Podczas ostatniej sesji Rady Gminy Poczesna głos zabrał Marcin Puchała, sołtys Korwinowa. W swoim wystąpieniu przedstawił szereg uwag i zastrzeżeń dotyczących sposobu zarządzania gminą w pierwszym roku kadencji obecnych władz. Choć, jak sam zaznaczył, jego stanowisko nie ma już wpływu na wyniki wcześniejszych głosowań, postanowił publicznie podsumować minione dwanaście miesięcy.
- Jestem zawiedziony całym tym rokiem i tym, co było obiecywane. Obiecywana była zmiana na dobre, a tej zmiany – z mojego punktu widzenia – nie ma – mówił Puchała, który podkreślił, że jako mieszkaniec i podatnik czuje się uprawniony do oceny działań samorządu, tym bardziej że sam opowiadał się za zmianą władz.

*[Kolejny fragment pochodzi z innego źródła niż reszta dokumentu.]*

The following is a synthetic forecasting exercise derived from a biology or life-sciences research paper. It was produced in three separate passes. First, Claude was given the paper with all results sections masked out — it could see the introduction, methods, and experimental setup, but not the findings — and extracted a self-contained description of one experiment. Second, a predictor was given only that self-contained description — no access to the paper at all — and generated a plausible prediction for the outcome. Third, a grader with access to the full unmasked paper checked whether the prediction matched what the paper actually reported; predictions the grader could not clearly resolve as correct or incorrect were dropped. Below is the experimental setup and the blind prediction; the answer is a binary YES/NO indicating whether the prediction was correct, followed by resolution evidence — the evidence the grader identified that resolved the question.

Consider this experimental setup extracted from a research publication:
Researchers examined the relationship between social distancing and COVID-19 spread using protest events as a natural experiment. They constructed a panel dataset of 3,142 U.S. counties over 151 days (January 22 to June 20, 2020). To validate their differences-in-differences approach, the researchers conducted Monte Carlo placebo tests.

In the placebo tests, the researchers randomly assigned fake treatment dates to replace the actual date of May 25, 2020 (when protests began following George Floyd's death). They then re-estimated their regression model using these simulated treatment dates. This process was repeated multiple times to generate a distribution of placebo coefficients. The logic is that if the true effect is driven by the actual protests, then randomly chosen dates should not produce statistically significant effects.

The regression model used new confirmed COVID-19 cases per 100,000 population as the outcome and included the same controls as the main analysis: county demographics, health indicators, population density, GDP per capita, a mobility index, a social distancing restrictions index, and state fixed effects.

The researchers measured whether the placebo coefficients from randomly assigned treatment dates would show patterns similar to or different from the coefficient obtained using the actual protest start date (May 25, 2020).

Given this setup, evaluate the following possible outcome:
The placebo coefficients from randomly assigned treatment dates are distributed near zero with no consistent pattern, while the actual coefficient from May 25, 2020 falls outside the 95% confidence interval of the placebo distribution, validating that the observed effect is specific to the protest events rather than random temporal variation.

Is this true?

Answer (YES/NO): YES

Jako jeden z nielicznych pozytywów wskazał poprawę współpracy z referatem inwestycji. Pochwalił między innymi kompetencje pracowników odpowiedzialnych za realizację zadań gminnych.
- To niebo a ziemia w porównaniu do tego, co było przez ostatnie dziesięć lat – zaznaczył.
Większość wypowiedzi sołtysa miała jednak charakter zdecydowanie krytyczny. Szczególnie negatywnie ocenił rolę Roberta Kępy, zastępcy wójta.
- To jest osoba, moim zdaniem, nieodpowiednia na tym stanowisku. Gdybym był na jego miejscu, spaliłbym się ze wstydu – nie patyczkował się sołtys Korwinowa.
Skrytykował także sposób, w jaki rozwiązano kwestię lokalnego transportu publicznego. Jego zdaniem decyzje dotyczące MPK były nieprzemyślane i doprowadziły do poważnych problemów dla mieszkańców.
- To, co panowie zrobiliście z MPK, zakrawa na samobójstwo. Postawiliście mieszkańców w sytuacji, która wymagałaby interwencji służb – mówił wprost.
Puchała odniósł się również do zamieszania wokół zadań związanych z inicjatywą sołecką i sposobu procedowania uchwał. Jego zdaniem połączenie głosowania nad transportem z głosowaniem nad projektami sołectw doprowadziło do ich celowego zablokowania.
- To był ewidentny przewał. Jak nie wiadomo, o co chodzi, to zwykle chodzi o pieniądze albo układy – przekonywał sołtys.
Zarzucił też wójtowi Sośnie brak skutecznej integracji rady na początku kadencji.
- Zamiast scalić grupę, która dała panu mandat, to pan ją natychmiast podzielił. Obiecywał pan coś innego – dodawał rozżalony mieszkaniec.
Nie zabrakło również odniesień do nieprzejrzystych – zdaniem sołtysa – procedur konkursowych, braku postępów w sprawie rowów melioracyjnych, niespełnionych zapowiedzi dotyczących kanalizacji, a także problemów przy organizacji finału WOŚP.
- To miała być promocja gminy, a nie Puchały. A ciągle rzucano mi kłody pod nogi – relacjonował.
Na zakończenie sołtys zaapelował do władz o refleksję i zmianę stylu zarządzania.
- Oczekiwałbym zastanowienia się nad sobą i zmiany sposobu działania. Nie mówię tego, by komukolwiek zaszkodzić. Nadal jestem za zmianą, ale ta zmiana musi w końcu zacząć być zmianą na lepsze. Ma pan jeszcze cztery lata. Warto to wykorzystać. To się jeszcze da poskładać – podsumował, zwracając się bezpośrednio do wójta.